Dr. Ronald M. Sega
Woodward Professor of Systems Engineering
Director of Graduate Studies in Systems Engineering
Colorado State University
RONALD M. SEGA is currently the Woodward Professor of Systems Engineering and the Director of Graduate Studies in Systems Engineering at CSU. Prior to that, he served as Vice President and Enterprise Executive for Energy and the Environment at both Colorado State University (CSU) and The Ohio State University (OSU). He holds a B.S. in math and physics from the U.S. Air Force Academy in Colorado Springs, an M.S. in physics from Ohio State University and a Ph.D. in electrical engineering from the University of Colorado.
Dr. Sega was a faculty member in the College of Engineering and Applied Science at the University of Colorado at Colorado Springs, also serving as dean from 1996-2001. He also served as technical director of the Laser and Aerospace Mechanics Directorate at F.J. Seiler Research Laboratory at the U.S. Air Force Academy, and as assistant director of the Space Vacuum Epitaxy Center at University of Houston. Dr. Sega was Director of Defense Research and Engineering, the chief technology officer for the Department of Defense (DoD), from 2001-2005. He retired from the Air Force Reserve in 2005 as a major general in the position of reserve assistant to the chairman of the Joint Chiefs of Staff after 31 years in the Air Force, having served in various assignments at Air Force Space Command and as a pilot. He most recently was the Under Secretary of the Air Force from 2005-2007 where he served as the DoD Executive Agent for Space and led the Air Force team that won the overall Presidential Award for Leadership in Federal Energy Management for 2006.

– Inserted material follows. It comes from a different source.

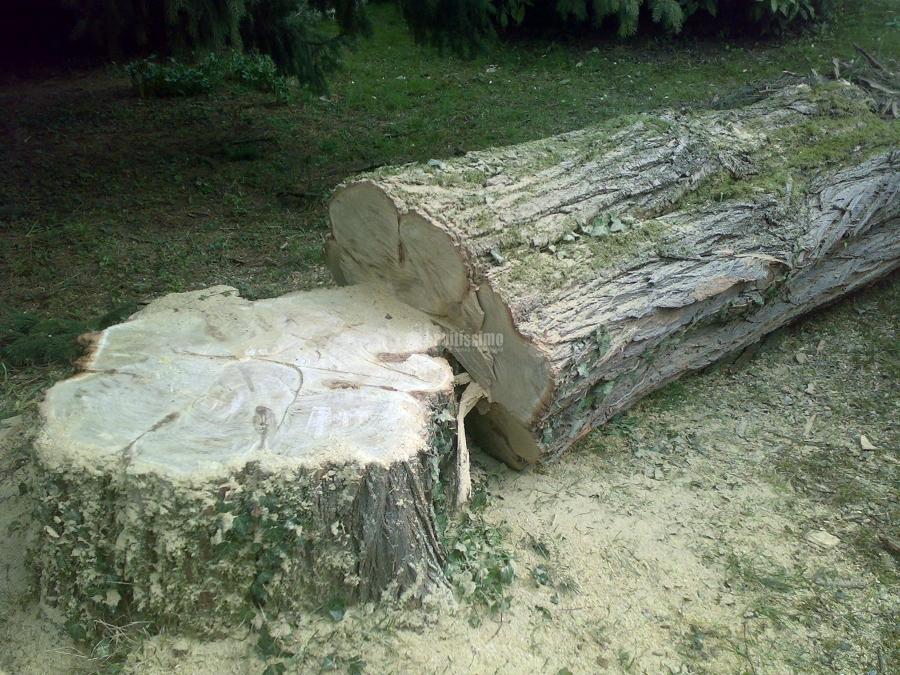 Abbattimento acacia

Dr. Sega has authored and co-authored more than 100 technical publications, has served on numerous local, regional and national advisory and governance boards, and is a Fellow of the American Institute of Aeronautics and Astronautics (AIAA) and the Institute of Electrical and Electronics Engineers (IEEE). A former astronaut, he flew aboard Space Shuttles Discovery (1994) and Atlantis (1996).
A Systems Approach to Remote Sensing and Gaining Understanding in Various Applications
The evolution of individual systems and the increasing opportunities to gain insight and value when viewed from an integrated systems approach will be discussed. This presentation explores how LiDAR and geospatial data fits into the context of larger systems. The importance of the integration of multispectral sensing from both active and passive systems will also be discussed. This systems approach should enable us to continue improving our ability to rapidly move from data to information to knowledge and to understanding in various applications.